**Short task**
Reproduce the items below word for word, from the line containing "Is white collared" down to the line containing "Answer: (2) pixel 182 83", both lines included. Leave the pictures out.

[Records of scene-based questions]

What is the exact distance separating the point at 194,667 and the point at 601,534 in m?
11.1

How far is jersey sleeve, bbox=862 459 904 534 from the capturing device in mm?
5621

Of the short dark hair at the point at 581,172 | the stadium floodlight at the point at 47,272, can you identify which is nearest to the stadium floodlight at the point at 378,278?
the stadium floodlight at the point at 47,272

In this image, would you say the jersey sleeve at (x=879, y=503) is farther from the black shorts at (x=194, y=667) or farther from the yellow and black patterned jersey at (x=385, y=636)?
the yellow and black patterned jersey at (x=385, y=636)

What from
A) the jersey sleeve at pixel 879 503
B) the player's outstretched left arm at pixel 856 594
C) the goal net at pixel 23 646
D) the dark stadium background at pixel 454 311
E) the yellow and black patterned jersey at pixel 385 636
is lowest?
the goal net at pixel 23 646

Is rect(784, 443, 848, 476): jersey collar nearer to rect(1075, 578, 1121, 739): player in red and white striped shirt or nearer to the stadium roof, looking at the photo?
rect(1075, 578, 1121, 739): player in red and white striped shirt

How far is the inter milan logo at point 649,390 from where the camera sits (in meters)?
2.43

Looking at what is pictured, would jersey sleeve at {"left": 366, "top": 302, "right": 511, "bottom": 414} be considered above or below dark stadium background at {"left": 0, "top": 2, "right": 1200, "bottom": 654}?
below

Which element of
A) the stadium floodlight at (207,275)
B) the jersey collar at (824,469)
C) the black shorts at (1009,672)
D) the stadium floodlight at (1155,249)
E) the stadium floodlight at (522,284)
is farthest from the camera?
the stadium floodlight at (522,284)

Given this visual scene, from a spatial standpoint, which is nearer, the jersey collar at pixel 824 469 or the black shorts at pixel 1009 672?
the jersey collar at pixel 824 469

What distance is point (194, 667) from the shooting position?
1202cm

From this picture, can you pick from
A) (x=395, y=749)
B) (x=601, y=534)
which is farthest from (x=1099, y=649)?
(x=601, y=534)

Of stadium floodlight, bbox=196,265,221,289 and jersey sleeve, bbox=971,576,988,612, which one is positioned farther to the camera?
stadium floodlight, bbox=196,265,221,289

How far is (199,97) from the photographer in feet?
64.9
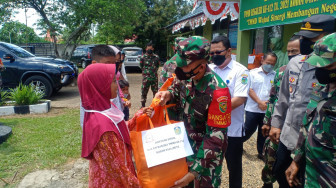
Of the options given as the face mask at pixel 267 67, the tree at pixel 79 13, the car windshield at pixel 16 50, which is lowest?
the face mask at pixel 267 67

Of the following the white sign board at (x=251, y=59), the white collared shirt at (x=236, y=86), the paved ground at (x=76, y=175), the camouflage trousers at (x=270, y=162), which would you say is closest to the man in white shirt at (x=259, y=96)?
the paved ground at (x=76, y=175)

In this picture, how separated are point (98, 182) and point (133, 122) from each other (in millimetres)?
470

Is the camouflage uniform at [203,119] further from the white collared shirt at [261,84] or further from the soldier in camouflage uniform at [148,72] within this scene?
the soldier in camouflage uniform at [148,72]

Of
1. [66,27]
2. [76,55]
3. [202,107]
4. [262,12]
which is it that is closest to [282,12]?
[262,12]

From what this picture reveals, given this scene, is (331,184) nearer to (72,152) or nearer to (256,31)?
(72,152)

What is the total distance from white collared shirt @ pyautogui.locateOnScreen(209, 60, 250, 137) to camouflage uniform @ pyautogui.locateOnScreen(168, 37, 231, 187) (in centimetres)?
90

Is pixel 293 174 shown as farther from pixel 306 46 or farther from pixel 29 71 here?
pixel 29 71

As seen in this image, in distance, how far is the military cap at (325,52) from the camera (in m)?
1.45

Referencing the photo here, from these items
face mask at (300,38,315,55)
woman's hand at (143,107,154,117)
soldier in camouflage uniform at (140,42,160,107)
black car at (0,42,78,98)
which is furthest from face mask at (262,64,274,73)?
black car at (0,42,78,98)

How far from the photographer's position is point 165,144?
5.21ft

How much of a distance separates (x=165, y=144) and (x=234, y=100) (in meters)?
1.21

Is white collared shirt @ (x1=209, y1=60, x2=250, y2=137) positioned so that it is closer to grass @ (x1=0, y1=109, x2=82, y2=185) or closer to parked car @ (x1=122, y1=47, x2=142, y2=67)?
grass @ (x1=0, y1=109, x2=82, y2=185)

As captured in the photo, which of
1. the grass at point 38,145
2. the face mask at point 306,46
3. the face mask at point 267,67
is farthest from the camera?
the face mask at point 267,67

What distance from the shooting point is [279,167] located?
2344 mm
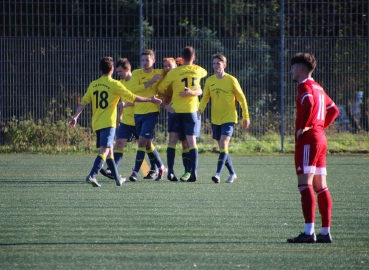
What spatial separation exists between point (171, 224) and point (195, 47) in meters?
10.8

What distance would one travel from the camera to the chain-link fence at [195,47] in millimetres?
17562

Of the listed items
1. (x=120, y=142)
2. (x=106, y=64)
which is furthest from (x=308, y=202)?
(x=120, y=142)

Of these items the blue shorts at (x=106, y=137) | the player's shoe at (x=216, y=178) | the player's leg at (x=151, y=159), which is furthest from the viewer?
the player's leg at (x=151, y=159)

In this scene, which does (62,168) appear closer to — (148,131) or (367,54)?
(148,131)

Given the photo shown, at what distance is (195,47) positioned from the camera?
17.8 m

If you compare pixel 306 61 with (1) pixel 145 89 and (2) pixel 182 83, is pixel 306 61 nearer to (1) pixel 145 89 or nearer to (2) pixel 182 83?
Answer: (2) pixel 182 83

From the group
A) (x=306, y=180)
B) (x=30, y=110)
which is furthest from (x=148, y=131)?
(x=30, y=110)

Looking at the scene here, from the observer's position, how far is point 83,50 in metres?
17.5

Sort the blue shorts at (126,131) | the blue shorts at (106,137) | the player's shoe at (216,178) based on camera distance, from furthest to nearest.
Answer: the blue shorts at (126,131), the player's shoe at (216,178), the blue shorts at (106,137)

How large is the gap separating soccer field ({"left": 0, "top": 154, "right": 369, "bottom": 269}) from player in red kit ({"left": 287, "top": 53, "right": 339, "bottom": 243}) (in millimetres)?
176

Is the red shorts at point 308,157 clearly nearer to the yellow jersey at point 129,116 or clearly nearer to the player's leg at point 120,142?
the player's leg at point 120,142

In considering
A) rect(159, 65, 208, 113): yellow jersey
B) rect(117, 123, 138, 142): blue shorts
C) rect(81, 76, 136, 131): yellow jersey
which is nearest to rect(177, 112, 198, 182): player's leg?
rect(159, 65, 208, 113): yellow jersey

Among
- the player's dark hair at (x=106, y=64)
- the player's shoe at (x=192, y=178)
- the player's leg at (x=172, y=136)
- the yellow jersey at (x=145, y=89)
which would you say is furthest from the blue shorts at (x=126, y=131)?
the player's dark hair at (x=106, y=64)

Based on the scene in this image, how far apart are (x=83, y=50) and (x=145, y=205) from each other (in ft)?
30.7
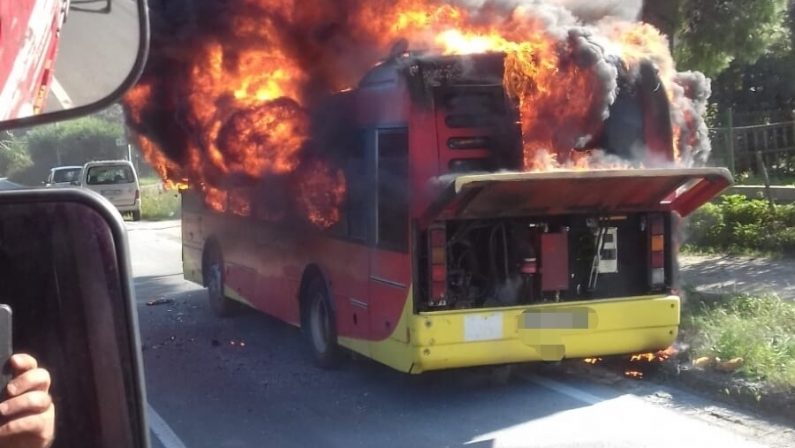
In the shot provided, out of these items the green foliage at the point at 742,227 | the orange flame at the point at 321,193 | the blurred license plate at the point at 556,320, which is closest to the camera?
the blurred license plate at the point at 556,320

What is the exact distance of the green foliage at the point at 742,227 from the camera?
13.2 metres

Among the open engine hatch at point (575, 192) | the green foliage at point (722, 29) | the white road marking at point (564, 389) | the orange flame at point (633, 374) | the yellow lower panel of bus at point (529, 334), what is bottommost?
the white road marking at point (564, 389)

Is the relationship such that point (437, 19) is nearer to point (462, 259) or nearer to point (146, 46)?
point (462, 259)

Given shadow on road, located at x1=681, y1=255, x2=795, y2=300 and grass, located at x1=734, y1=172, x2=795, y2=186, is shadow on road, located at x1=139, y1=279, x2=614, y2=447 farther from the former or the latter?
grass, located at x1=734, y1=172, x2=795, y2=186

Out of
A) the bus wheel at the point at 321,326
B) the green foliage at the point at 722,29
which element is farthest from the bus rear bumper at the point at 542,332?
the green foliage at the point at 722,29

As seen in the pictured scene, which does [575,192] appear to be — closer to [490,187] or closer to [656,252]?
[490,187]

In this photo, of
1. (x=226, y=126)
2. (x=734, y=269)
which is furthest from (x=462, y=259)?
(x=734, y=269)

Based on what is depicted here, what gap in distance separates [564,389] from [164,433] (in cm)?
312

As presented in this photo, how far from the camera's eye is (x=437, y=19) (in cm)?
853

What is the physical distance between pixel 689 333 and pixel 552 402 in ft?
6.17

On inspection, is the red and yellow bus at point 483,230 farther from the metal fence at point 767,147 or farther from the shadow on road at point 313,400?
the metal fence at point 767,147

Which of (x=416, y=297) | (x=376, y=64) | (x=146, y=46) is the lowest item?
(x=416, y=297)

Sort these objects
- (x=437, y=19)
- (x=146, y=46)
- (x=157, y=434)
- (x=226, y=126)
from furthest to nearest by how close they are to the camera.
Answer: (x=226, y=126), (x=437, y=19), (x=157, y=434), (x=146, y=46)

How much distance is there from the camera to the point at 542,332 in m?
7.26
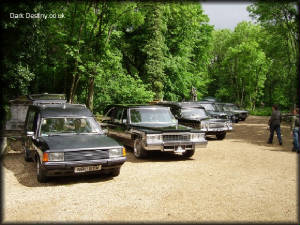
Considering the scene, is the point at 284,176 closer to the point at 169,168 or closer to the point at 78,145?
the point at 169,168

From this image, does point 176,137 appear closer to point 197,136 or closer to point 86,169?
point 197,136

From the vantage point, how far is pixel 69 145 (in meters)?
6.54

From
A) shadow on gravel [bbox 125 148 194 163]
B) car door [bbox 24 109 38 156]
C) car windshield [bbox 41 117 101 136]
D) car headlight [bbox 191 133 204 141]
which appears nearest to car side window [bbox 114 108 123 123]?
shadow on gravel [bbox 125 148 194 163]

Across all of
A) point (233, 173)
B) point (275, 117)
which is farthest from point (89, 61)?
point (233, 173)

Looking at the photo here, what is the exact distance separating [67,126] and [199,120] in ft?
26.7

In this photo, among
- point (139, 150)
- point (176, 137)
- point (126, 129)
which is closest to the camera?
point (176, 137)

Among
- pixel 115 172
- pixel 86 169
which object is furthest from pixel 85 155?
pixel 115 172

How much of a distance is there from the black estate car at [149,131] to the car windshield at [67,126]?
6.56 ft

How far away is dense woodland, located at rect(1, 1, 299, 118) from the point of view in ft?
44.9

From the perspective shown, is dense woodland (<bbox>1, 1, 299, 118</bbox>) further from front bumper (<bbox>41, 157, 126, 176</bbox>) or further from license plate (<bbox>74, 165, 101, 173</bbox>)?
license plate (<bbox>74, 165, 101, 173</bbox>)

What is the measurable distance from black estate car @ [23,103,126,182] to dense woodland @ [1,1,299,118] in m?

**Answer to this exercise**
Is white collared shirt @ (x1=209, y1=60, x2=250, y2=137) positioned so that it is closer to grass @ (x1=0, y1=109, x2=82, y2=185) or closer to parked car @ (x1=122, y1=47, x2=142, y2=67)?
grass @ (x1=0, y1=109, x2=82, y2=185)

As captured in the photo, which of
1. the grass at point 38,145
2. the face mask at point 306,46
3. the face mask at point 267,67
is farthest from the camera?
the face mask at point 267,67

What distance from the shooting point is [279,167] located?
2344 mm
What spatial separation exists between point (171, 224) and point (195, 47) in meters?
10.8

What distance would one travel from the camera to the chain-link fence at [195,47] in millimetres?
17562

Of the listed items
1. (x=120, y=142)
2. (x=106, y=64)
which is furthest from (x=308, y=202)?
(x=120, y=142)

Of these items the blue shorts at (x=106, y=137) | the player's shoe at (x=216, y=178) | the player's leg at (x=151, y=159), which is furthest from the viewer?
the player's leg at (x=151, y=159)

In this scene, which does (62,168) appear closer to — (148,131) or (367,54)?
(148,131)

Given the photo shown, at what distance is (195,47) positioned from the camera?
17.8 m

If you compare pixel 306 61 with (1) pixel 145 89 and (2) pixel 182 83, is pixel 306 61 nearer to (1) pixel 145 89 or nearer to (2) pixel 182 83?
Answer: (2) pixel 182 83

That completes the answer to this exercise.